In general physical terms, one might say “feeling under the weather”, “coming down with something”, or “feeling off”, which convey a vague sense of malaise, fatigue, or mild illness. In slightly more informal or colloquial settings, people could use “a bit run down” or “not feeling oneself”, capturing the sense of being out of balance physically or mentally.
If emphasising the idea of external influence affecting one’s condition—closer to the metaphorical masuk angin—one might use “caught a chill”, “taken in by outside forces”, or even figuratively, “off kilter” or “thrown off balance”, though these are more abstract and less tied to illness.
Overall, the English equivalents capture some aspects of malaise, fatigue, or imbalance, but none fully carry the cultural and folk nuances of masuk angin, particularly the idea of wind or air entering the body and disturbing internal harmony.

There is a subtle but meaningful connection between the metaphorical meaning of masuk angin and the concept of conflict of interest. Metaphorically, masuk angin describes a situation where external influences quietly penetrate an individual’s, group’s, or institution’s internal equilibrium, causing mild but persistent disruption. Similarly, a conflict of interest arises when personal, financial, political, or social incentives intrude upon one’s professional or public responsibilities, subtly redirecting decisions and priorities away from impartiality or integrity. Both concepts share the idea of external forces—whether cultural, social, political, or economic—entering a system and disturbing its proper functioning. In a sense, one could say that masuk angin is the folk-culture equivalent of an early, almost invisible stage of conflict of interest: a slight, creeping disturbance that, if ignored, can escalate into visible imbalance, poor judgment, or compromised outcomes.
There is also a meaningful connection between the metaphorical sense of masuk angin and the notion of profession. In its metaphorical use, masuk angin represents a subtle disruption caused by external influences that disturb an individual’s internal balance or judgment. Similarly, in a professional context, individuals can experience pressures—whether from clients, superiors, market demands, or social expectations—that quietly sway their decisions, ethics, or performance. Just as masuk angin signals a creeping imbalance in the body or emotions, professionals can encounter a creeping imbalance in their duties, values, or integrity, making them vulnerable to errors, compromised judgment, or ethical lapses. The metaphor resonates with professions because it encapsulates the idea that even minor, often invisible external pressures can undermine the proper functioning of one’s professional role.

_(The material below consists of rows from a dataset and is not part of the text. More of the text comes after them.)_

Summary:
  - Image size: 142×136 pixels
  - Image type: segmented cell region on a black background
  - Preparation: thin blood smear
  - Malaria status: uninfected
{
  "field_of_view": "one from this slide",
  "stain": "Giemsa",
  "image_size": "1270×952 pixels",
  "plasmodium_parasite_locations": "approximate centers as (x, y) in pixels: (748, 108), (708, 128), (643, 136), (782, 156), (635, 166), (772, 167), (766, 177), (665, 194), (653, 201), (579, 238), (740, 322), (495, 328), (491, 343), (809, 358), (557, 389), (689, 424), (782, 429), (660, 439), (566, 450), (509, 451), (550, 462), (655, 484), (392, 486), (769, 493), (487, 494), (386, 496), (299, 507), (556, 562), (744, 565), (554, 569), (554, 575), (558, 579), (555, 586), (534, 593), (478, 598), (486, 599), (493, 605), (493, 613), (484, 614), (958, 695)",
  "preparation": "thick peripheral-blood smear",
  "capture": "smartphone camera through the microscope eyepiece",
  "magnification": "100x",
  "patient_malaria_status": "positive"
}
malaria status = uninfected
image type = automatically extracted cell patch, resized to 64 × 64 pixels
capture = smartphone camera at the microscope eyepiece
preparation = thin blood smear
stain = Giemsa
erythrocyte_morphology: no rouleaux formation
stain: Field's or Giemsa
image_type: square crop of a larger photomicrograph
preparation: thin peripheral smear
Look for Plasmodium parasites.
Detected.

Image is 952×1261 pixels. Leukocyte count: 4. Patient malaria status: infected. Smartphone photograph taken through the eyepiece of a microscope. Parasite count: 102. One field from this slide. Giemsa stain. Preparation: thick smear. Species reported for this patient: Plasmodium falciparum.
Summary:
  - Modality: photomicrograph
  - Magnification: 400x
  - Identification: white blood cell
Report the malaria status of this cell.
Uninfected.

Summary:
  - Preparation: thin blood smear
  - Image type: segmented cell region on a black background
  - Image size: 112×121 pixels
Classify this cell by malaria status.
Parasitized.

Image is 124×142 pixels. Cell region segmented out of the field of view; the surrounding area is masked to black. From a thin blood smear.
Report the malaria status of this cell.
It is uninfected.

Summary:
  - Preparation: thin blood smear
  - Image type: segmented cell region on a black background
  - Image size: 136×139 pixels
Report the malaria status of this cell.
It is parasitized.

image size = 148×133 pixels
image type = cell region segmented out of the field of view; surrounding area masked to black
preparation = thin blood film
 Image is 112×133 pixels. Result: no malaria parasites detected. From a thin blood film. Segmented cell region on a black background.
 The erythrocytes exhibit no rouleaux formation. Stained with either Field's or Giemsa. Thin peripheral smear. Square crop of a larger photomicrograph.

The metaphorical meaning of masuk angin provides a culturally rich lens through which one can understand the dynamics of conflict of interest within professional settings. Metaphorically, masuk angin describes a subtle intrusion of external forces that disturbs an individual’s internal balance, judgment, or composure. In the professional sphere, this maps closely to situations where external pressures—financial incentives, political influence, client demands, or social expectations—quietly encroach upon a professional’s decision-making or ethical standards. This is precisely what a conflict of interest entails: a scenario in which personal, institutional, or external interests interfere with one’s professional responsibilities, leading to compromised impartiality or integrity.
Viewed together, the metaphor of masuk angin highlights how seemingly minor, almost invisible disturbances can accumulate over time within professions, creating vulnerabilities to ethical lapses or compromised judgments. Just as masuk angin might make a person feel “off” without obvious illness, a professional under the sway of conflicting interests may make decisions that deviate subtly—but significantly—from what fairness, competence, or ethical standards demand. In short, masuk angin becomes a culturally resonant way to conceptualise the early, often unnoticed stages of conflict of interest within any profession: small breaches or pressures that, if unchecked, can erode professional integrity and effectiveness.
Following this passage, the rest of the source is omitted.